For those of you old enough to remember the 1985 film – The Jewel of the Nile – you may remember the film’s theme song “When the going gets tough, the tough get going” which became a number 1 hit for singer, Billy Ocean
Interestingly whilst the film has probably been forgotten or is unknown to younger generations, I still hear people using the phrase “When the going gets tough, the tough get going”. I think that is because resilience is a human trait that we all recognise and respond to regardless of age, gender, culture, etc. That’s why stories of people overcoming huge odds to succeed are so popular and emotionally moving.
As a leader, resilience is probably the trait you will need the most. When things are difficult or tough, you have to be able to keep calm and find solutions. You have to be able to bounce back quickly when things to wrong. You have to keep going even if it feels like everything and everyone is against you.
Why do you need this trait the most? It’s because when you are a leader, you will be the first to be criticised when things don’t go well, even if it isn’t your fault, and the last to be praised when things do go well. You will be criticised when you try something new because change can feel threatening or because it is new. It doesn’t matter how much success you have had in the past, that will be forgotten if you make a mistake. And it isn’t just me saying that.

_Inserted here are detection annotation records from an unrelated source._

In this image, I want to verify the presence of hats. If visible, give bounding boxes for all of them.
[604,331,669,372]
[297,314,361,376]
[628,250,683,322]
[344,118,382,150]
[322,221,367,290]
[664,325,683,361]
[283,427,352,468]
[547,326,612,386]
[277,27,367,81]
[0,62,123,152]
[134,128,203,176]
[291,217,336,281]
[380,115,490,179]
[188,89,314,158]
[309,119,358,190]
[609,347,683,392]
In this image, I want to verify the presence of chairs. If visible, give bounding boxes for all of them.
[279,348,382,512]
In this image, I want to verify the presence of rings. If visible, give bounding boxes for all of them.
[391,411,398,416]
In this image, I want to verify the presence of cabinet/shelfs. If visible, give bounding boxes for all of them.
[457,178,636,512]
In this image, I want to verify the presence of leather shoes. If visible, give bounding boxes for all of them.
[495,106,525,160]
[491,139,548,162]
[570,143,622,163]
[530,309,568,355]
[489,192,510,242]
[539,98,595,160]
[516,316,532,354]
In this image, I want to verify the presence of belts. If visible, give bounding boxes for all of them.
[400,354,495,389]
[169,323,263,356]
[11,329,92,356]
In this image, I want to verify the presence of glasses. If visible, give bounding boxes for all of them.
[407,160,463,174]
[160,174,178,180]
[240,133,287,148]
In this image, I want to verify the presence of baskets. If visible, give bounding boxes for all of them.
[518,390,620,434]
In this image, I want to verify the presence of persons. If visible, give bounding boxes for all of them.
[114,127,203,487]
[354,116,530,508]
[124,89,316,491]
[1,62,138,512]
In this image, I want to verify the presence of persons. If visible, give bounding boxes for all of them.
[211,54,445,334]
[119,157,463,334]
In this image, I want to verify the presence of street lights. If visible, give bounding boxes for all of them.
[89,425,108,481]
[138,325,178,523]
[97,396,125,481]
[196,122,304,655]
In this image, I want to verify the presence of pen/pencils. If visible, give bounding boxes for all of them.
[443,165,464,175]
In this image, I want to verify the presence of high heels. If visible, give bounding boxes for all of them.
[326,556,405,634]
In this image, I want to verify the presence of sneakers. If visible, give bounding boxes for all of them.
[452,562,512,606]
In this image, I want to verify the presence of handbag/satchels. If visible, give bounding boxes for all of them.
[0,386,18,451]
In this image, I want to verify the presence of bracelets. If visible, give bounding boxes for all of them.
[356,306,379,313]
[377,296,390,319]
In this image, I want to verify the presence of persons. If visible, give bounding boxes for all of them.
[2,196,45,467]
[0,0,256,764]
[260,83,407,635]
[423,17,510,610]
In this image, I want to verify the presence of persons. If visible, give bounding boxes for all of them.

In her book, ‘It’s Tough at the Top’ Debra Allcock Tyler, chief executive of the Directory of Social Change, drew on her extensive experience of the voluntary sector. In her words
Chief executives in the voluntary sector aren’t seen as human and nobody likes them. They are criticised, sometimes fairly, sometimes unfairly, the moment they step into a senior role. It’s a very, very lonely job
It isn’t just Charity CEOs who find it tough. It truly is tough at the top for leaders in an increasingly complex, global world where the pressure to deliver on limited resources is strong. We see leaders who may have had hundreds of success stories in their career, be brought down by one mistake.
I don’t want this to sound like a whinge fest. Despite the disadvantages, I feel extremely lucky to have had the opportunity to become a CEO and wouldn’t want to do anything else at this stage of my life. Why?
1) By being a CEO, I can give others the opportunity to be brilliant. There is nothing more personally satisfying than seeing good people who are junior to me, develop into being even better.
2) I can use my skills and hard earned experience to help shape the direction of my charity. How brilliant is that?
3) I have the privilege of being the person who gets to see the whole picture first.
Finally, let me share with you what helps me when things get tough (and it isn’t singing the Billy Ocean song).
1) Having a good support system and not being afraid to talk to them about what I am finding difficult.
2) Walking the dogs on Hampstead Heath on my own.
3) Remembering all the truly inspiring men and women I have had the huge privilege to know, who, despite facing circumstances that most ordinary people would find daunting obstacles, have kept going.
To end there is a quote by Theodore Roosevelt that I know a number of people, including myself, have read or re-read when the criticism can feel too much and which pretty much sums it up for me.
It is not the critic who counts, not the man who points out how the strong man stumbled, or where the doer of deeds could have done better. The credit belongs to the man who is actually in the arena; whose face is marred by the dust and sweat and blood; who strives valiantly; who errs and comes short again and again; who knows the great enthusiasms, the great devotions and spends himself in a worthy cause; who at the best, knows in the end the triumph of high achievement, and who, at worst, if he fails, at least fails while daring greatly; so that his place shall never be with those cold and timid souls who know neither victory or defeat.